You will use this package to define and train a model of the 4-channel waveform peaks. To make this problem more interesting, load the data from the file SpikeData12.npz (SpikeData12.mat), and find the waveform peaks as in problem 1.

  1. Use the first 5000 snippet peaks (i.e., $\mathbf{x}_m\in\mathbb{R}^4$ are the peak values of the spike snippets in each tetrode channel for $n=1,...5000$ snippets), and learn the Gaussian mixture parameters for $K=10$ neurons. Plot the resulting cluster assignments in a six panel plot as in problem 1 with the clusters color-coded. A well documented example can be found here in the scikit-learn docs.
  2. Find the cluster assignments for the next 5000 snippet-peaks. You will use these as test data to evaluate how many clusters there should be in the data. Calculate the model likelihood of the second set of 5000 snippet-peaks using the parameters you found in part a. The score_samples() function returns the loglikelihood of one or more data points. The score() function returns the average loglikelihood for many data points, which represents the model quality we care about. Now, repeat the EM-learning in a, but with $K=8,9,...,20$. What is the likelihood of the test data for each model? Which model would you use if you wanted only well-clustered neurons for your analysis? For the most likely value of $K$, plot the cluster assignments as in a.
  3. Train models with a full covariance matrix as in a and a diagonal covariance matrix (use the covariance_type='diagonal' option). Compare the model likelihoods on the test data. Which model does a better job?

Problem 4

Clustering using Pearson Correlation (50 points)

This problem replicates a result from the paper "Sub-second dynamics of theta-gamma coupling in hippocampal CA1" by Zhang et al. eLife 2019. They calculated the spectrograms of the LFP data and extracted individual theta cycles. They then clustered these spectrograms to assess whether higher frequency gamma oscillations preferentially occur at certain phases of theta.

Data Description

The data for this problem can be found here and loaded as:

import numpy as np
import matplotlib.pyplot as plt

data = np.load('hw4problem5.npy')
plt.imshow(data[0,:,:])

The data you are given are a series of matrices of size $K \times N_{\theta}$ where $K$ is 81 and $N_{\theta}$, the number of phase bins is 20. The phase goes from $-\pi$ to $\pi$ (i.e., phase = np.linspace(-np.pi,np.pi,20)), and the frequency vector can be calculated as freqs = np.arange(20,182,2)[::-1]. Note that in the frequency vector and the data, the 0-th entry corresponds to the highest frequency (180 Hz). This is so that plotting with plt.imshow() works nicely.

Recall from lecture how I made fun of my former mentee for messing up the distance formula.

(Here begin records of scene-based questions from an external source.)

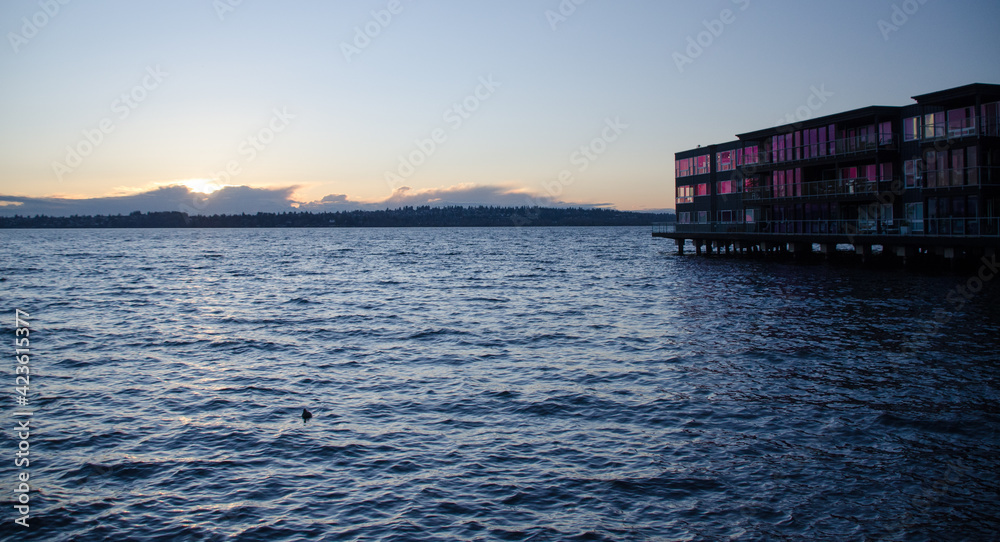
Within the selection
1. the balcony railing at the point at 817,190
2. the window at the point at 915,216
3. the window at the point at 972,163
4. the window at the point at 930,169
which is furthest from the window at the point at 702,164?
the window at the point at 972,163

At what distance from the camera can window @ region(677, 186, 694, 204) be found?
87.8 m

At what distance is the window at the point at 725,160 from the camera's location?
256ft

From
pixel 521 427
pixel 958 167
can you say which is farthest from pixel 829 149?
pixel 521 427

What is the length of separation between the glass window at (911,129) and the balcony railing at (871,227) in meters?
6.51

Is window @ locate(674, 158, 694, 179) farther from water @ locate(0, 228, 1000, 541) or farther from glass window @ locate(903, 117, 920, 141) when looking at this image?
water @ locate(0, 228, 1000, 541)

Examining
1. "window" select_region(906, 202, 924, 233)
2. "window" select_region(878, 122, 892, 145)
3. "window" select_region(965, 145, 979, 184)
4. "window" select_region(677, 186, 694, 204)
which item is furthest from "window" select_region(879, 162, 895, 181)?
"window" select_region(677, 186, 694, 204)

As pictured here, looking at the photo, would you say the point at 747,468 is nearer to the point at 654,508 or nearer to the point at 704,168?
the point at 654,508

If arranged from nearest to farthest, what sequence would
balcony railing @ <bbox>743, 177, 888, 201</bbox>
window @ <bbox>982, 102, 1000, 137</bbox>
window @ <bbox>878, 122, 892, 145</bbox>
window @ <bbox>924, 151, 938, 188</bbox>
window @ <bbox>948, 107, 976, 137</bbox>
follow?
window @ <bbox>982, 102, 1000, 137</bbox>, window @ <bbox>948, 107, 976, 137</bbox>, window @ <bbox>924, 151, 938, 188</bbox>, window @ <bbox>878, 122, 892, 145</bbox>, balcony railing @ <bbox>743, 177, 888, 201</bbox>

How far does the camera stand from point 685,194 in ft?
293

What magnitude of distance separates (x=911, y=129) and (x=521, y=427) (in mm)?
52138

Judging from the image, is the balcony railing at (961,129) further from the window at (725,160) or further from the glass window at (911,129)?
the window at (725,160)

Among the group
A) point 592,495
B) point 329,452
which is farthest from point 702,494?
point 329,452

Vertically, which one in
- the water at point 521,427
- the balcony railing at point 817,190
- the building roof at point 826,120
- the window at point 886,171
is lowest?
the water at point 521,427

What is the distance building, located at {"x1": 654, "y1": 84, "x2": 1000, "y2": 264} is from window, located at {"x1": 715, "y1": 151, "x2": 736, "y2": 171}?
4.5 inches
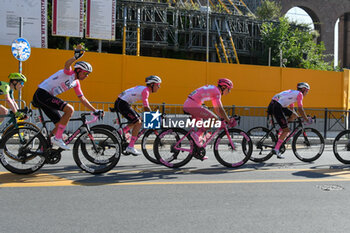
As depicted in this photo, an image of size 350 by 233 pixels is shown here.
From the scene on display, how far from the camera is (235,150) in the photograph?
7.67 metres

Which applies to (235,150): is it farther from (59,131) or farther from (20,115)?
(20,115)

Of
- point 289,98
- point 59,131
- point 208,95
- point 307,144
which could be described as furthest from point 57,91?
point 307,144

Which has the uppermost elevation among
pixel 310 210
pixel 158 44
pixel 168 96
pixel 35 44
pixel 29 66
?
pixel 158 44

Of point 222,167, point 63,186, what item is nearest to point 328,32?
point 222,167

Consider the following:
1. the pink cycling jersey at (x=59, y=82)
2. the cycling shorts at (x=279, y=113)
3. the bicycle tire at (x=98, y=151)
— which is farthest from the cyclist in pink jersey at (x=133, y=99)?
the cycling shorts at (x=279, y=113)

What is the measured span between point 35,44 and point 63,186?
1653cm

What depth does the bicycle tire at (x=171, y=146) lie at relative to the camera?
7230 mm

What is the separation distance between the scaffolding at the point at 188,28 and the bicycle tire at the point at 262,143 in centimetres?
2341

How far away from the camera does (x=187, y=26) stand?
116 feet

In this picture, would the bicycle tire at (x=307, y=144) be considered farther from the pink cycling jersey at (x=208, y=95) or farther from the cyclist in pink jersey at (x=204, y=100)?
the pink cycling jersey at (x=208, y=95)

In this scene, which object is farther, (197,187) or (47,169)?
(47,169)

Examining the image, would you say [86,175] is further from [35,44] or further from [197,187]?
[35,44]

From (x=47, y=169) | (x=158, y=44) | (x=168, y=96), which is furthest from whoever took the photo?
(x=158, y=44)

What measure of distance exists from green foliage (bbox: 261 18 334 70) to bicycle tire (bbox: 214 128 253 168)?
30.2 metres
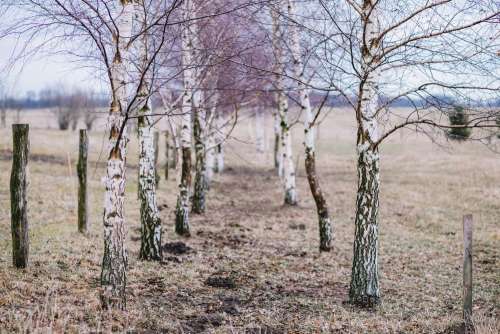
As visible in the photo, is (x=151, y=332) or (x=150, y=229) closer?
(x=151, y=332)

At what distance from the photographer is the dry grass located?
672cm

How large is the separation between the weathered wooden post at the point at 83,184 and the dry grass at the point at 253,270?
0.91ft

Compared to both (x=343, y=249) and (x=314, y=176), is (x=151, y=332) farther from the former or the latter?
(x=343, y=249)

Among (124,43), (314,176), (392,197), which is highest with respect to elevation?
(124,43)

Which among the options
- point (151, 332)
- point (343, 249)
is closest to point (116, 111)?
point (151, 332)

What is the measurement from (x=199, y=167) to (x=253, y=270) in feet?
20.4

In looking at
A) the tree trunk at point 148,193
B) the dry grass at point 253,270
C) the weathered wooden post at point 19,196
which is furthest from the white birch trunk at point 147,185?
the weathered wooden post at point 19,196

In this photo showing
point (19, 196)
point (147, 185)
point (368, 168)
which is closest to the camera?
point (368, 168)

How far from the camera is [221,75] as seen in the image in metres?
13.0

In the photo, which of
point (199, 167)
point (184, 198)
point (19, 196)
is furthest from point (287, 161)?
point (19, 196)

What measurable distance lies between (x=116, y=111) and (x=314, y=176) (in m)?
6.48

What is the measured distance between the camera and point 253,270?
1005 centimetres

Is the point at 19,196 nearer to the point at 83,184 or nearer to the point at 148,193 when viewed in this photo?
the point at 148,193

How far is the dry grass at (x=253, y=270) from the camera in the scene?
22.0 feet
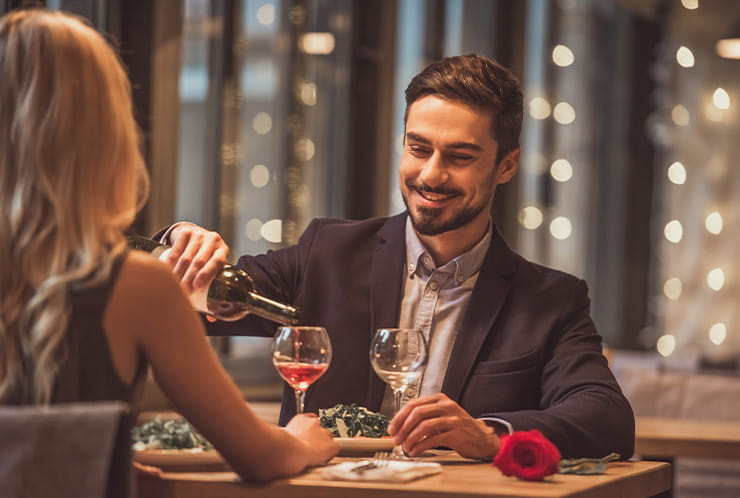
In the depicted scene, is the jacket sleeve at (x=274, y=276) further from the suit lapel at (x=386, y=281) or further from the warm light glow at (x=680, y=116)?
the warm light glow at (x=680, y=116)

In this paper they use a distance measure derived from the Pearson correlation, specifically $d(x,y)=1-\rho(x,y)$. As shown in this paper, clustering with Pearson correlation distance is equivalent to using K-Means on normalized data, $\tilde{x}=\frac{x-\tilde{x}}{\sigma_x}$, where $\tilde{x}$ is the mean of the data point $x$ (across its dimensions) and $\sigma_x$ is its standard deviation.

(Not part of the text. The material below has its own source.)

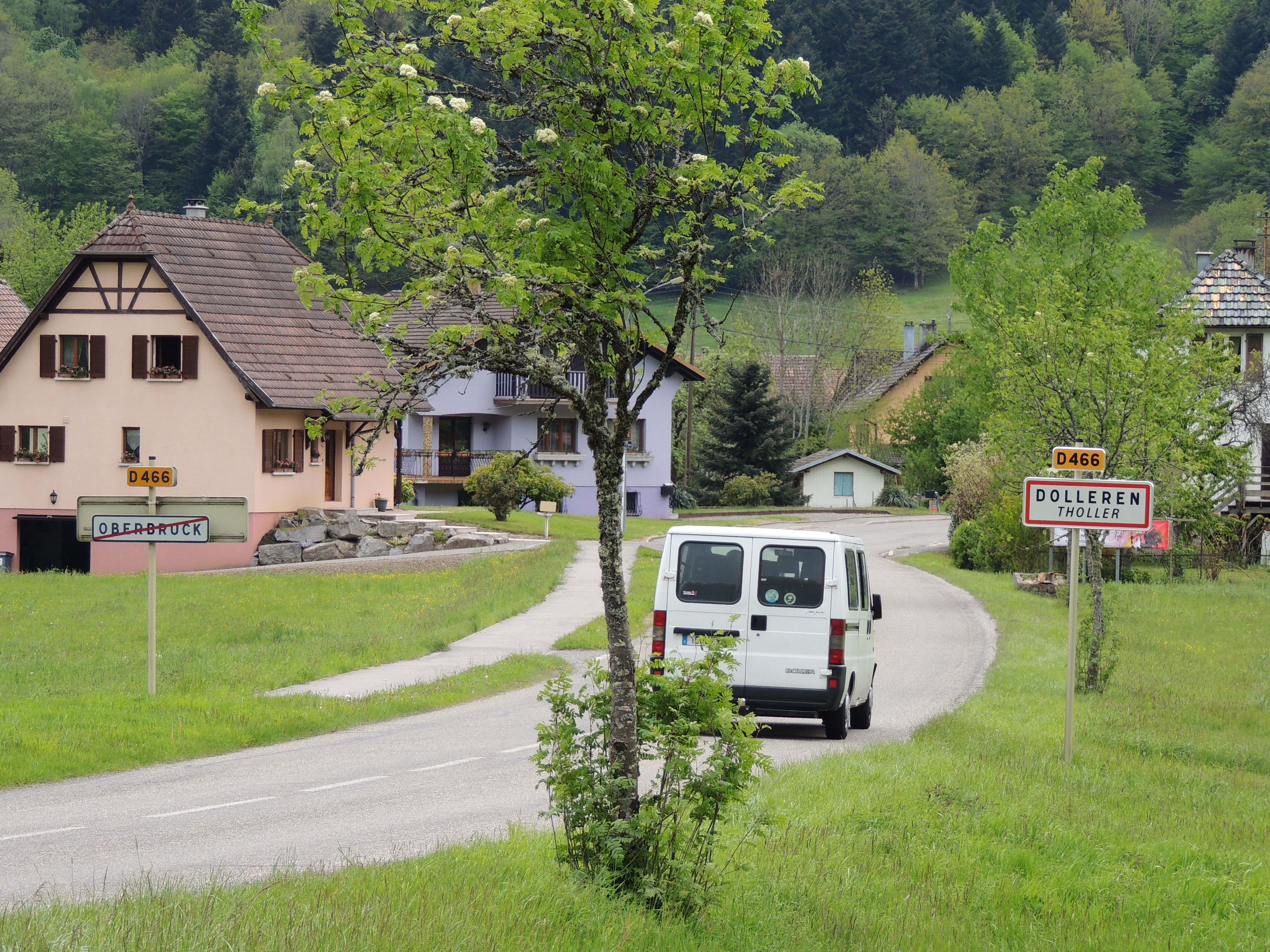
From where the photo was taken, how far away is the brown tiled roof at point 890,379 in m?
87.4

To cluster, you can use your K-means implementation or the scikit-learn one. Assuming you've created a matrix of normdata, which is normalized properly, here's some example code that works.

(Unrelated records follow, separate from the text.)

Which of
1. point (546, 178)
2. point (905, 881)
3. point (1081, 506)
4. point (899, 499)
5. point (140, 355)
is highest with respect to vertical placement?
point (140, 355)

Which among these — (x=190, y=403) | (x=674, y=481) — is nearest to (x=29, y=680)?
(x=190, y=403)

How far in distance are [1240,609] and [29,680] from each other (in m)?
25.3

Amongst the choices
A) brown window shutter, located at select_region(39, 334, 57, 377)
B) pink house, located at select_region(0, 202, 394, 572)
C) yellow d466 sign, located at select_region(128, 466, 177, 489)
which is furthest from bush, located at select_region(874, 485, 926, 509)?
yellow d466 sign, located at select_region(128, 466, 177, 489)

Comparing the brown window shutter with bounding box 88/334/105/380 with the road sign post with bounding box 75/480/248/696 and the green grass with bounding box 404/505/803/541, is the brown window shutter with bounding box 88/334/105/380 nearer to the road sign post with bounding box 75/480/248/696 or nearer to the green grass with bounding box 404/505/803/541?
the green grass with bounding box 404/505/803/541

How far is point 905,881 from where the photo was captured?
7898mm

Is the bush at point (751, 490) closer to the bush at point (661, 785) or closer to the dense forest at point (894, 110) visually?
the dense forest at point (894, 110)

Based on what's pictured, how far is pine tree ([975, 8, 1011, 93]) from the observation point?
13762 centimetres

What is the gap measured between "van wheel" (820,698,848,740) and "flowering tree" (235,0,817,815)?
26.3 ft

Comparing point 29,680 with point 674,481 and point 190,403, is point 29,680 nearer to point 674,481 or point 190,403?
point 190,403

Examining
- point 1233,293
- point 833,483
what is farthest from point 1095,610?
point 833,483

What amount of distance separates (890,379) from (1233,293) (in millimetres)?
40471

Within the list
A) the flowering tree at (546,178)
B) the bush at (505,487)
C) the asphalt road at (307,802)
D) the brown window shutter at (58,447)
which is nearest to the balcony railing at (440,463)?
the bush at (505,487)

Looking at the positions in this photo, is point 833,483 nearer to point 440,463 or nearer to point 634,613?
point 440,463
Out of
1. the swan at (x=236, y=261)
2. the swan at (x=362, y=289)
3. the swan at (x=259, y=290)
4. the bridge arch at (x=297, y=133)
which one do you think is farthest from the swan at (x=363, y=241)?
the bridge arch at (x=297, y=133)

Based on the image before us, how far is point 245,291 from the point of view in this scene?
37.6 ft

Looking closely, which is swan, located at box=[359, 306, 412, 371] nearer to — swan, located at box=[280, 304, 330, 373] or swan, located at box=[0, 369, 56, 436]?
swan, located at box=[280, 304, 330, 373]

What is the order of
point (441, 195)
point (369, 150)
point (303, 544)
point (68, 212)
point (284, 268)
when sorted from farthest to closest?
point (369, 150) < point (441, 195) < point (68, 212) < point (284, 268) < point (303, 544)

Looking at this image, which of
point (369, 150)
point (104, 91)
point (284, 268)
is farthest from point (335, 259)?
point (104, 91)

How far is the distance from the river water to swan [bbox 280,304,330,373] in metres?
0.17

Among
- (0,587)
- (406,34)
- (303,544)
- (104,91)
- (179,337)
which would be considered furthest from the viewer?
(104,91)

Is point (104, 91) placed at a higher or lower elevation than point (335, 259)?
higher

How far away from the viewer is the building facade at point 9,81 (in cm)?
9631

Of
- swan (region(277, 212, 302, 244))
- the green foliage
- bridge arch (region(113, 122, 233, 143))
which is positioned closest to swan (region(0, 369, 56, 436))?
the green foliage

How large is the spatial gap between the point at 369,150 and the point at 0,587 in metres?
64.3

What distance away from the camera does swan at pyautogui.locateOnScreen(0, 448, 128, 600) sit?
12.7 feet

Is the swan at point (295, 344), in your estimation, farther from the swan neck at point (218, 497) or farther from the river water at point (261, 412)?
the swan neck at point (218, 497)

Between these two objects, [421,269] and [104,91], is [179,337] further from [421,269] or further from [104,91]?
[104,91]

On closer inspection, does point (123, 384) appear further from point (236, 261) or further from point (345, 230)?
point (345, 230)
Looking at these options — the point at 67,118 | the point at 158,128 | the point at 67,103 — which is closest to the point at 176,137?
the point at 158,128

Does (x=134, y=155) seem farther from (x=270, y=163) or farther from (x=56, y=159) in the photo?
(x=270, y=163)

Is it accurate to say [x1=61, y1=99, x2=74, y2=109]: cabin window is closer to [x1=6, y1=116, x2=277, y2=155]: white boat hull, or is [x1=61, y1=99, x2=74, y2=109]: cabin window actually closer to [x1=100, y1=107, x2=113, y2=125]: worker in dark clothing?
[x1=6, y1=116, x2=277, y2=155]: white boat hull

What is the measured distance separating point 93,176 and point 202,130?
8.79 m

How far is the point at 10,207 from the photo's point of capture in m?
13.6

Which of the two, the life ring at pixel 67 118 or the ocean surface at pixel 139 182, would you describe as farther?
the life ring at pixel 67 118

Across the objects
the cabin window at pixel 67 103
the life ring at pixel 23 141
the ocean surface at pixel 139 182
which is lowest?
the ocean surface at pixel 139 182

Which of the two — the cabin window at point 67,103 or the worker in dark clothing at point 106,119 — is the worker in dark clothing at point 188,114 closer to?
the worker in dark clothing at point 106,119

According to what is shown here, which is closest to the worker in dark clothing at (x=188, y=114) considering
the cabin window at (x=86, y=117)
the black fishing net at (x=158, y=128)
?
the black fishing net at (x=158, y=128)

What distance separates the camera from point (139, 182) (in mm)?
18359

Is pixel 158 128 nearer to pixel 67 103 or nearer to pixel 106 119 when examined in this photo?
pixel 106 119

from sklearn.cluster import KMeans
K = 4
ndata = np.reshape(normdata, \
(normdata.shape[0], normdata.shape[1] * normdata.shape[2]))
kmeans = KMeans(\
n_clusters=K, random_state=0, algorithm="full")\
.fit(ndata)

cluster0 = np.reshape(\
kmeans.cluster_centers_[0,:], \
(normdata.shape[1], normdata.shape[2]))

plt.imshow(cluster0)

  1. Cluster the theta cycle spectrograms into $K=4$ clusters. Plot the mean spectrogram of each cluster as in their Figure 1D.
  2. Find 3 data points (i.e., theta cycles) which are close to the centroid of each cluster and plot them. How similar do individual cycles look to the averages?
  3. Find 3 data points which are close to the boundaries of two or more of the different clusters. (You can do this by finding the distances to each cluster center, and sorting the data points by how close they are!). Plot these examples. Give a qualitative description.